A primeira está prevista para 2022 no museu, que fica na cidade de Matosinhos, a menos de 10 quilômetros do Porto. “Vai ser a maior exposição já feita sobre Paulo Mendes da Rocha”, conta Sampaio.

Neste ano, o museu também planeja lançar um sistema chamado Plataforma Digital do Arquivo da Casa, site que disponibilizará digitalmente o seu acervo. Os itens do arquiteto brasileiro devem integrar a plataforma em meados do ano que vem. “Também iremos gerenciar os empréstimos para que o acervo do Paulo possa participar de exposições mundo afora”, completa Sampaio.

Exposição 'Infinito Vão', sobre arquitetura brasileira e aberta em 2018 na Casa da Arquitectura, em Portugal
Exposição ‘Infinito Vão’, sobre arquitetura brasileira e aberta em 2018 na Casa da Arquitectura, em Portugal – Divulgação

Embora tenha sido uma decisão do próprio arquiteto, a saída do acervo do Brasil gerou debates entre arquitetos brasileiros e críticas de profissionais e instituições.

Em nota, a Faculdade de Arquitetura e Urbanismo da Universidade de São Paulo disse lamentar a decisão de Mendes da Rocha e que “com grande pesar tomou ciência da concretização da doação do acervo”.

“Apesar de inúmeras tratativas e propostas de recebimento do seu acervo, a decisão soberana do arquiteto foi diversa da nossa expectativa. O acervo de Paulo Mendes da Rocha teria para nós um duplo significado. Por um lado, a importância do material, nos seus próprios termos, e seu vínculo com a história desta instituição pública de ensino. Por outro integraria o maior acervo público de arquitetura, urbanismo e design”, diz o texto.

Segundo pessoas envolvidas nas negociações, houve conversas para que o acervo fosse doado para duas instituções da USP —a Faculdade de Arquitetura e Urbanismo e o Instituto de Estudos Brasileiros. Ambos não vingaram.

Arquitetos também se pronunciaram publicamente. “A despeito de seus méritos, [a Casa da Arquitectura] não é uma instituição de ensino e pesquisa, nem muito menos pública, mas uma centro privado de guarda de acervos e exposições de arquitetura. E pior, fora do Brasil. É desanimador saber disso. E num momento de erosão cultural do país”, escreveu o arquiteto e professor José Lira nas redes sociais.

“É um momento triste para a cultura arquitetônica brasileira, em especial para todos aqueles que lutam pela preservação de acervos arquitetônicos”, escreveu o também arquiteto e professor Renato Anelli. “Não discuto a qualidade e importância da Casa da Arquitectura.
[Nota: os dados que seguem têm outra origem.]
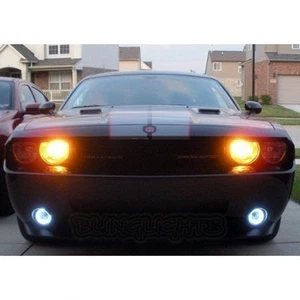 Luces antiniebla Halo ojos de ángel lámparas de conducción para Dodge Challenger Fr 2008-2014 parachoques - Imagen 1 de 12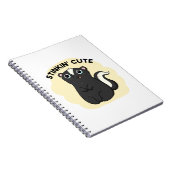 Stinkin Funny Adorable Skunk Pun Notizblock (Rechte Seite)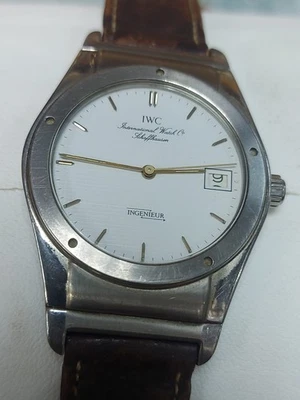 IWC Ingenieur IW3305 SL Skinny White Dial Quartz Vintage Watch 1980's RareIWC - Bild 1 von 4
Questiono a desnacionalização de um acervo dessa importância. O Brasil fica mais pobre.”

Vale lembrar que há itens do acervo de Mendes da Rocha em outros institutos e museus, caso do Centro Georges Pompidou, em Paris, e do MoMA, em Nova York —mas em número muito inferior ao que chegará à Casa da Arquitectura, que é uma instituição privada, formada por uma associação de financiamento misto. “Cerca de 60% do nosso orçamento é público, enquanto o resto vem de patrocinadores, mecenas e receitas da própria Casa”, explica Sampaio.